_Texte:_
════════════════════

De notre correspondante à New York
I L faut savoir que la relation entre les photorécepteurs de la rétine, neurones spécialisés divisés en bâtonnets et cônes, et l'épithélium pigmentaire rétinien adjacent contrôle non seulement la fonction normale de la rétine mais aussi la pathogenèse des dégénérescences rétiniennes héréditaires. Des anomalies moléculaires en cause ont été identifiées dans un certain nombre de maladies héréditaires des photorécepteurs ou de l'épithélium pigmentaire rétinien, qui provoquent une cécité.
Des expériences de thérapie génique ont donc été entreprises chez le rat et la souris affectés de maladies héréditaires des photorécepteurs, afin d'examiner si la délivrance du gène normal peut corriger le trouble. Les chercheurs sont parvenus à ralentir la dégénérescence. Mais, jusqu'ici, aucune expérience de thérapie génique n'a été tentée chez de plus larges modèles animaux de maladies héréditaires des photorécepteurs ou de l'épithélium pigmentaire rétinien.
Une équipe, dirigée par Jean Bennett (université de Pennsylvanie, Philadelphie), décrit une expérience de thérapie génique chez des chiens naturellement atteints d'une forme d'amaurose congénitale de Leber, la plus sévère des dégénérescences rétiniennes.
Cette maladie héréditaire rare cause une quasi-cécité dès le jeune âge et parfois même dès la naissance. Il n'en existe aucun traitement, comme pour les maladies dégénératives rétiniennes précoces apparentées.

════════════════════

_Données fournies:_

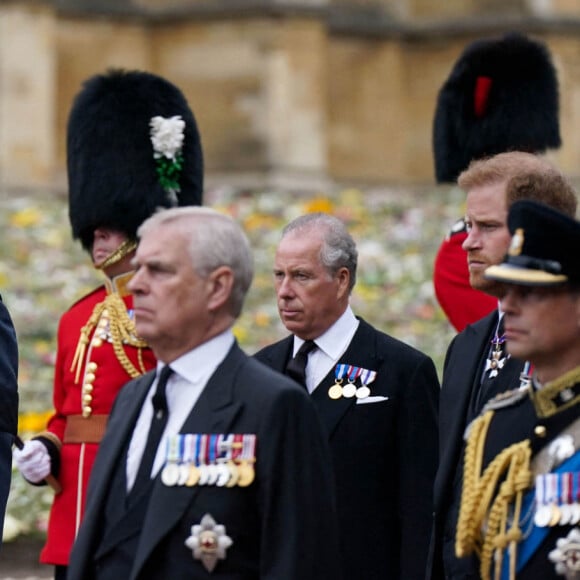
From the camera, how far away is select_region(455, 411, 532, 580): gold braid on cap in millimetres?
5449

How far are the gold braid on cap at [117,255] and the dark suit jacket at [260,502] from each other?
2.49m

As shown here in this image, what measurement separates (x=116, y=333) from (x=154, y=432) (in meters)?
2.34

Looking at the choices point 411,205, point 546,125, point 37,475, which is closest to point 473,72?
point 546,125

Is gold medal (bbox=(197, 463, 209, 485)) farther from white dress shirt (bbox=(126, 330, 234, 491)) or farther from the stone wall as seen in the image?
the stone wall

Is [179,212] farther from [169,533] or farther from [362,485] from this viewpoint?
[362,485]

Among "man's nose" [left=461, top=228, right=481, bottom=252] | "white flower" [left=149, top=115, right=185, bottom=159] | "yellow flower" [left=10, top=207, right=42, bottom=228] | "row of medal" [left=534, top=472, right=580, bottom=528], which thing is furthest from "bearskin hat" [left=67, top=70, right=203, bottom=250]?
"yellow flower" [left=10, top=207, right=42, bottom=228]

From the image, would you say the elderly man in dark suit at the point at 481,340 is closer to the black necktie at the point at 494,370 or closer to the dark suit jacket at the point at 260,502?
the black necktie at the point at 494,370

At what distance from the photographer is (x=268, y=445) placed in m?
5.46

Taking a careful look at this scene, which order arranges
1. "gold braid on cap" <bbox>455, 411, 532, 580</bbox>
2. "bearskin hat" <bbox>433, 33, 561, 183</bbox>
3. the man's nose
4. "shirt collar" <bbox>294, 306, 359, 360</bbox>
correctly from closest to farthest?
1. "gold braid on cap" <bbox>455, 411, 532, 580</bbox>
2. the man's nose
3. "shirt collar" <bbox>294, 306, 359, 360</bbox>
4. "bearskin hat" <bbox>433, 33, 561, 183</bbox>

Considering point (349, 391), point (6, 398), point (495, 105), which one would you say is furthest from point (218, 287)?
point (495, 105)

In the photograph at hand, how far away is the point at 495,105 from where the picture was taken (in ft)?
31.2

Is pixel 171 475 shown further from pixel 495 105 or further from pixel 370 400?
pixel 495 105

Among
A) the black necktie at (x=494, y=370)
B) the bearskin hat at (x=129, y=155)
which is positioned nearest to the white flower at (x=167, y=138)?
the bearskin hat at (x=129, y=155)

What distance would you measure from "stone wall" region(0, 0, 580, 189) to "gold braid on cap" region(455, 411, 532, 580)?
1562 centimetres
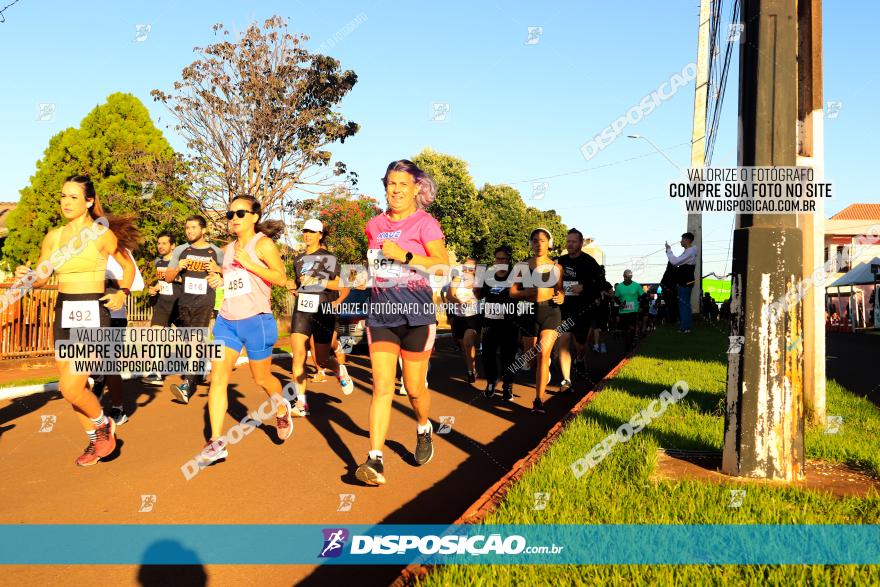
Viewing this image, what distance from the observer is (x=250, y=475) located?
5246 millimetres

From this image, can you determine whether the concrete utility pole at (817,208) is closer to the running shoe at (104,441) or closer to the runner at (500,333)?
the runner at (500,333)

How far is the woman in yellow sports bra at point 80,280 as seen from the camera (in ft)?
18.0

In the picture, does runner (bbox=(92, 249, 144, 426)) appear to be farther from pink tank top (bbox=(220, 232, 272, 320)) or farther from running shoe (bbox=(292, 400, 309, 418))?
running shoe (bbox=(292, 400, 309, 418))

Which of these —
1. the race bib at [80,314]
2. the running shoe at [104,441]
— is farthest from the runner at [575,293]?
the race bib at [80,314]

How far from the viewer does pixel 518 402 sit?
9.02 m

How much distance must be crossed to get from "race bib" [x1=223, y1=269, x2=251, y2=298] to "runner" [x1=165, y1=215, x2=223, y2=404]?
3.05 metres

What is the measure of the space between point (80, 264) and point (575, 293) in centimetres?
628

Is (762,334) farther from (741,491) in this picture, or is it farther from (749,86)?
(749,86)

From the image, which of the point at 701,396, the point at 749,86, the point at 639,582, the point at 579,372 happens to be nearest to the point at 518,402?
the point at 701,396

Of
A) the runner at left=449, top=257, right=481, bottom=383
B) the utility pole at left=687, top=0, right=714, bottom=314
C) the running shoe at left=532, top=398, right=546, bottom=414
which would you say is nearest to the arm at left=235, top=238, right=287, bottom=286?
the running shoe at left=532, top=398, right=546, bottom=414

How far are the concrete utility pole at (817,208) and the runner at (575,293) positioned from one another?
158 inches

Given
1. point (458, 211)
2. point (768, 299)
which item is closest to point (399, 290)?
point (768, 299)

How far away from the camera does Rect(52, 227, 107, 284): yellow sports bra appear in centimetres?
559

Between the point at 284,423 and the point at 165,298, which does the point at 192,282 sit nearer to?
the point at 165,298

════════════════════

Dans le texte sur la thérapie génique de la rétine, chez quels animaux l'équipe dirigée par Jean Bennett a-t-elle mené son expérience ? Les lignes fournies ne sont pas nécessaires ici.

_Exercice terminé:_
Chez des chiens naturellement atteints d'une forme d'amaurose congénitale de Leber.